The risk in regulation: social care is not a homogenous market
If the demise of care home group Southern Cross led people to call for better economic regulation of social and health care, then recent news that more care homes are going bust has made demands for action even louder.
On the face of it, economic regulation of care providers might seem logical. The government’s plan is to extend the authority of health regulator Monitor so it regulates the care sector, ensuring that financial problems do not affect service delivery.
A recent report from the King’s Fund, however, suggests flaws in this plan. The regulator, it warns, has been set a “formidable task” with little precedence or supporting analysis. The new regulator might become confused about its aims, suggests the King’s Fund report, as Monitor’s evolving role and remit are already too broad. The report concludes that there is a real risk the regulator might fail unless the Health and Social Care Bill is amended.
The VODG’s recent submission to the health committee inquiry into social care focused in part on economic regulation. Generally speaking, we do not believe private equity funded companies (Private equity and care: a sector propped up by debt) are necessarily best suited to deliver value for taxpayers, or policy objectives such as personalised, high-quality support. Just as worrying is the fact that the government appears at a loss as to know what to do about regulating the social care “market” – and it is a market, as previously set out on this blog - that it has created. The government might talk of “market shaping” but there is little evidence of very much “shaping” actually taking place. In its place, it seems, is economic regulation.
More specifically, our concern with social care being subject to such regulation is that the distinctions between different types of providers are not properly acknowledged. There is a world of difference between a small single home owner/provider and a large international corporate provider; as there is between the ethos of say the Salvation Army, the Royal British Legion, Methodist Homes (MHA) and private equity group Blackstone, or Geneva-based Lydian Capital that owns Castlebeck the company that ran the the now notorious Winterbourne View. Of course there is no guarantee that the not-for-profits will never fall into operating difficulties, but it is clear that that the financing structures, motivation, constitutional and governance structures of not-for-profit providers are fundamentally different to companies that are principally accountable to share-holders, or to private equity investors. The risk is that on the back of Southern Cross the Government will simply lump all providers together as if they are a homogenous group.
Many of our members are charities founded in 19th century philanthropy and their entire raison d’etre is to support their beneficiaries. This is often reflected in their charitable objects and the beneficiaries themselves are often heavily involved and influence the organisation’s governance and management. Some of these not-for-profit providers are “condition specific” (the RNIB or MS Society or Epilepsy Society, for example) and again, while they are large, successful national organisations, their prime focus is not profit as an end in itself. For decades, these sorts of organisations have successfully operated without economic regulation.
Critically charities are subject to charity law and are required to to comply with the conditions in section 36 of the Charities Act 1993 (as amended), this means that although most trustees can sell their charity’s land without complication there are certain requirements that must be met. In some cases the approval of the Charity Commission is required before selling property and the proceeds can generally only be used for the purpose of supporting their charitable purposes. Therefore this is fundamentally different from privately owned providers which can use their assets for the personal benefit of their owners or shareholders and on disposal are not obliged to re-invest the proceeds furtherance of the objects.

* PROVIDED MATERIAL
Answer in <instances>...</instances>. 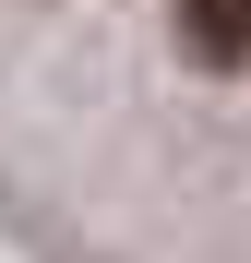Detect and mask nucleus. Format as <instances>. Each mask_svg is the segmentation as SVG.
Segmentation results:
<instances>
[{
	"label": "nucleus",
	"instance_id": "f257e3e1",
	"mask_svg": "<svg viewBox=\"0 0 251 263\" xmlns=\"http://www.w3.org/2000/svg\"><path fill=\"white\" fill-rule=\"evenodd\" d=\"M167 12H180V48L203 72H239L251 60V0H167Z\"/></svg>",
	"mask_w": 251,
	"mask_h": 263
}]
</instances>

* PROBLEM REQUIREMENTS
Continue the text on economic regulation of social care providers from the point at which it ends.

* FINAL RESULT
Another worrying issue is that the social care market for working age adults is different to that for older people. Where older people are concerned, there has been a huge growth in private-payers, which has attracted commercial suppliers and provision of significant volumes by three or four very large companies (although not large enough to trigger concerns about market dominance).
In contrast there are very few working age private payers and social care funding comes mainly from local government. Customers or clients are almost all drawn from the same source – via local government community care assessment processes – funded from statutory sources and with little movement out of the market (i.e. residents do not often change suppliers). Peoples’ movement is in any case restricted by Ordinary Residence. Additionally there are numerous providers of all sizes supporting working age adults, offering an increasingly wide and diverse portfolio of ‘products’ and the market, particularly the way fees are negotiated is generally more variable than that serving older people.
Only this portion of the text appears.